Metz melanjutkan, duka tidak mengenal kedaulatan, penderitaan lebih tepatnya ingin diperjuangkan. Itulah mengapa bagi Metz gagasan kemahakuasaan Allah harus dikritik, karena klaim tentang Allah dan Kristus harus memberikan janji masa depan. Pertanyaannya apa artinya mengenang Metz di tengah Pandemi.
Amanah Metz bagi Kita
Pandemi Covid 19 saat ini bukan lagi nama sebuah penyakit, melainkan guncangan dan penolakan paling dalam dari kepenuhan teologi. Metz melalui pengalamannya akan Auschwitz selalu memperingati kita untuk merumuskan teologi yang mengarahkan pandangannya ke bumi. Karena setelah wabah ini, teologi tidak lagi dapat rampung seperti sebelumnya. Teologi terkadang harus diam. Ada kelemahan teologi yang mengetahui jawaban atas semua pertanyaan teodise. Tidak hanya itu, menurut Metz di tengah penderitaan manusia, kita tidak boleh hanya bertanya di mana Tuhan, melainkan pula di mana kemanusiaan?
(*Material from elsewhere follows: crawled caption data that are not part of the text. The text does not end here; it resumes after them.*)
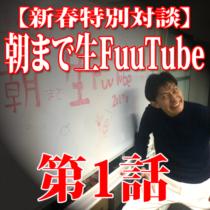 朝まで生FuuTube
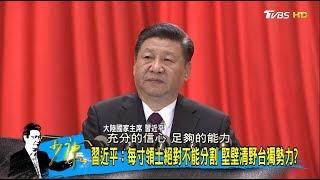 習近平:台灣分享大陸機遇,領土絕不能分割!外交部回嗆「說三道四」少康戰情室 20180320
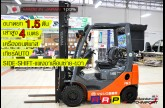 รถโฟล์คลิฟท์พร้อมขาย TOYOTA รุ่น 8FG15-33916
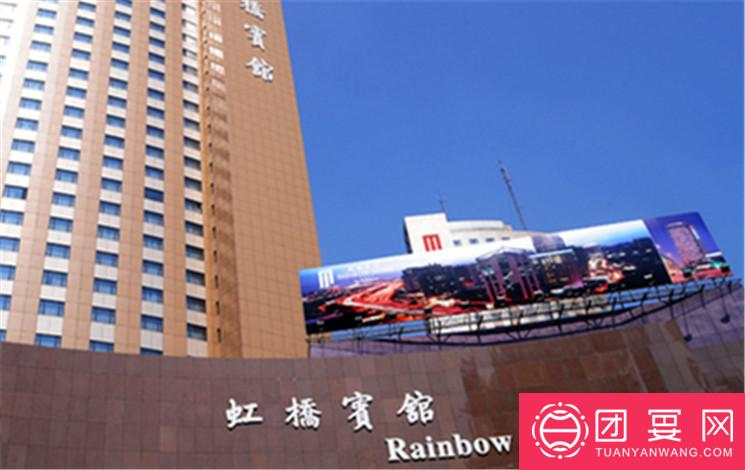 上海虹桥宾馆婚宴图片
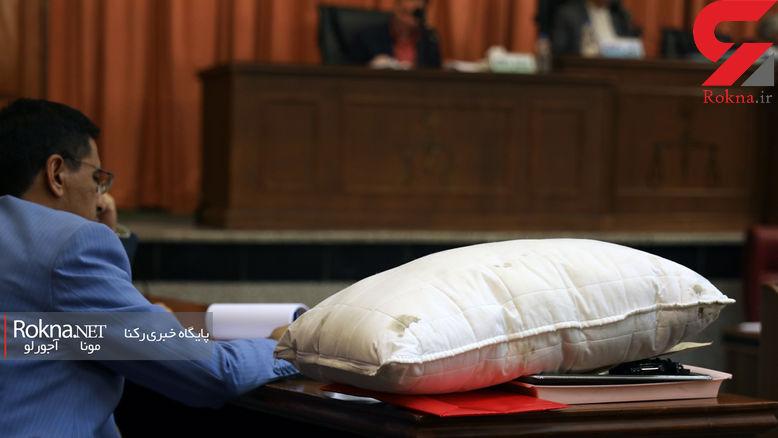 جدال گلوله مچاله و بالشت سوراخ در دادگاه نجفی!/ گلوله: قتل عمدی نیست! / بالشت : قتل عمدیست !
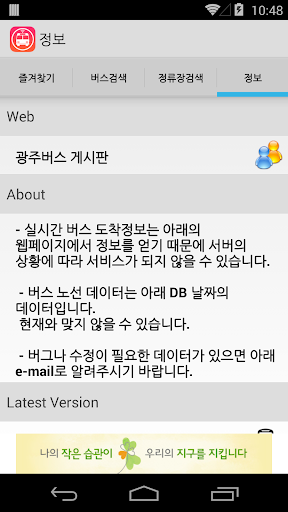 광주버스 for android For PC Windows (7, 8, 10, 10X) & Mac Computer Image Number- 20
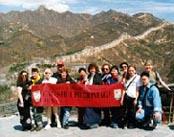 1999 GRP SPR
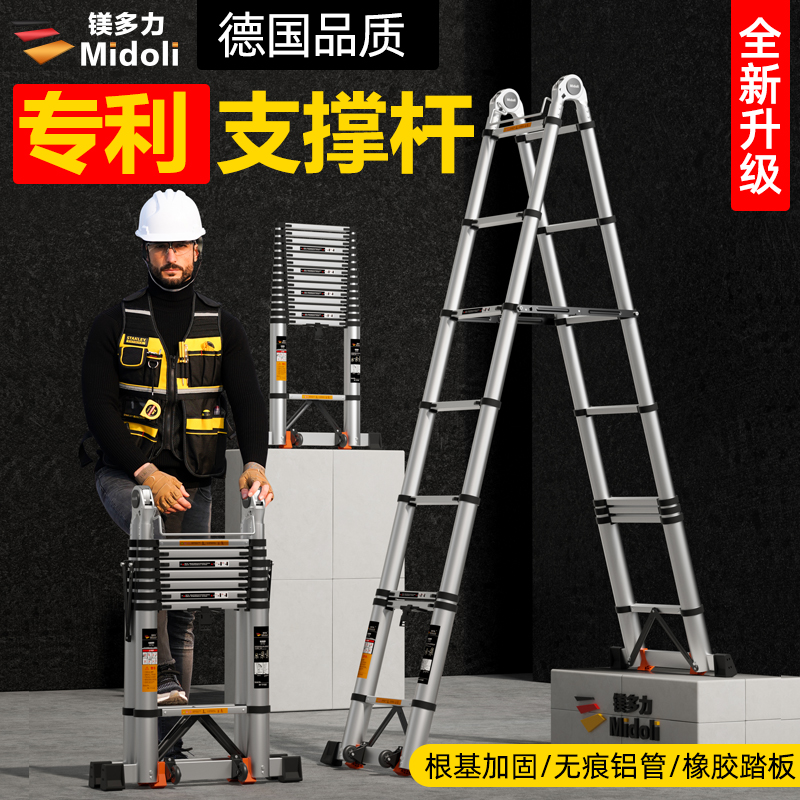 Magnesium multi-force telescopic ladder man-word ladder aluminum alloy thickening project stack ladder home multi-functional lift stairs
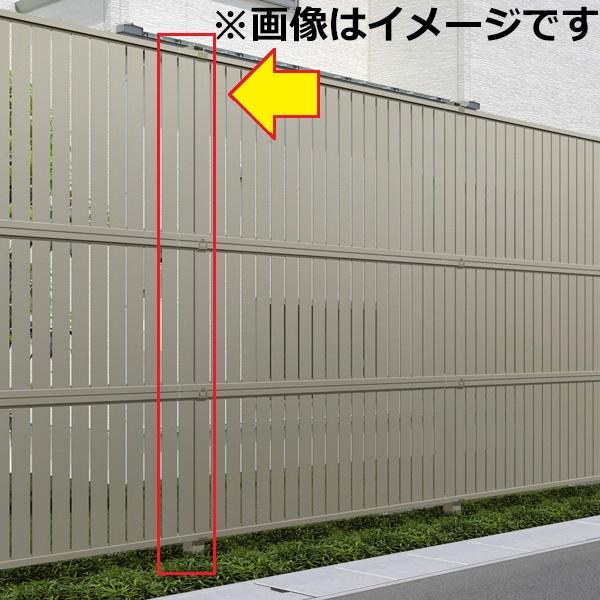 三協アルミ 多段支柱 シャトレナ用 3段施工用[75角支柱] H26 フリー支柱タイプ 『アルミフェンス 柵』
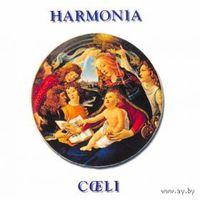 Harmonia CAELI (Небесная гармония)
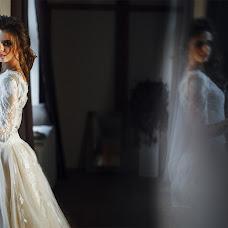 Wedding photographer Ekaterina Usova (KatrinFox). Photo of 14.11.2017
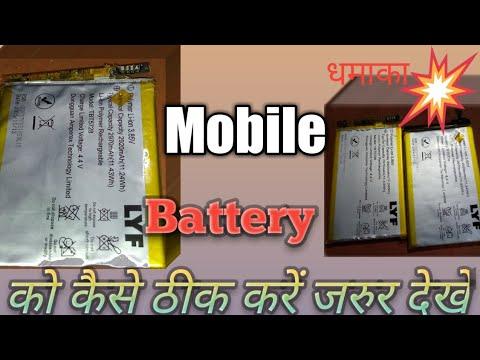 LYF मोबाइल Damage Battery Repair Solution 101℅ - Автоматическая торговля на  Форекс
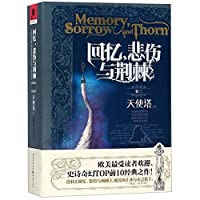 Memory, Sorrow and Thorn:Green Angel Tower (Chinese Edition)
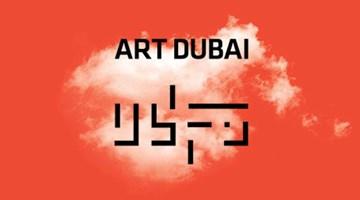 Contemporary art exhibition, Art Dubai 2015 at Sabrina Amrani, Dubai, UAE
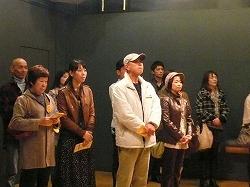 秋の遠足34.jpg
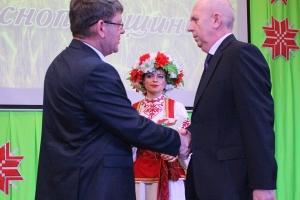Торжественное собрание по подведению итогов социально-экономического развития Краснопольского района за 2018 год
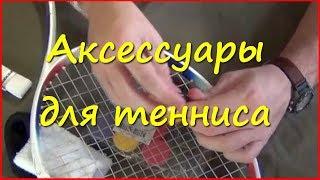 Аксессуары для большого тенниса с Ebay(, 2014-11-22T09:54:00.000Z)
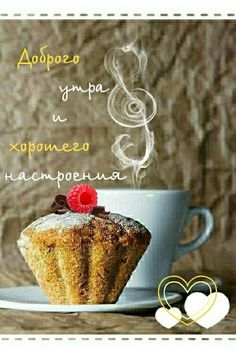 Tea And Books, Morning Greeting, Good Morning, Food And Drink, Art Gallery, Inspirational Quotes, Nice, Cards, Easy Healthy Breakfast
 Oleh karena itu, teologi yang berangkat dari pengalaman korban juga harus memberikan tanggungjawab etis untuk dikerjakan bersama, Theologie nach Corona (teologi setelah Cornona) adalah juga Kirche nach Corona (Gereja setelah Corona), karena jika ada begitu banyak orang yang mati, namun kita hidup, maka kehidupan bukanlah sebuah anugerah melainkan tugas!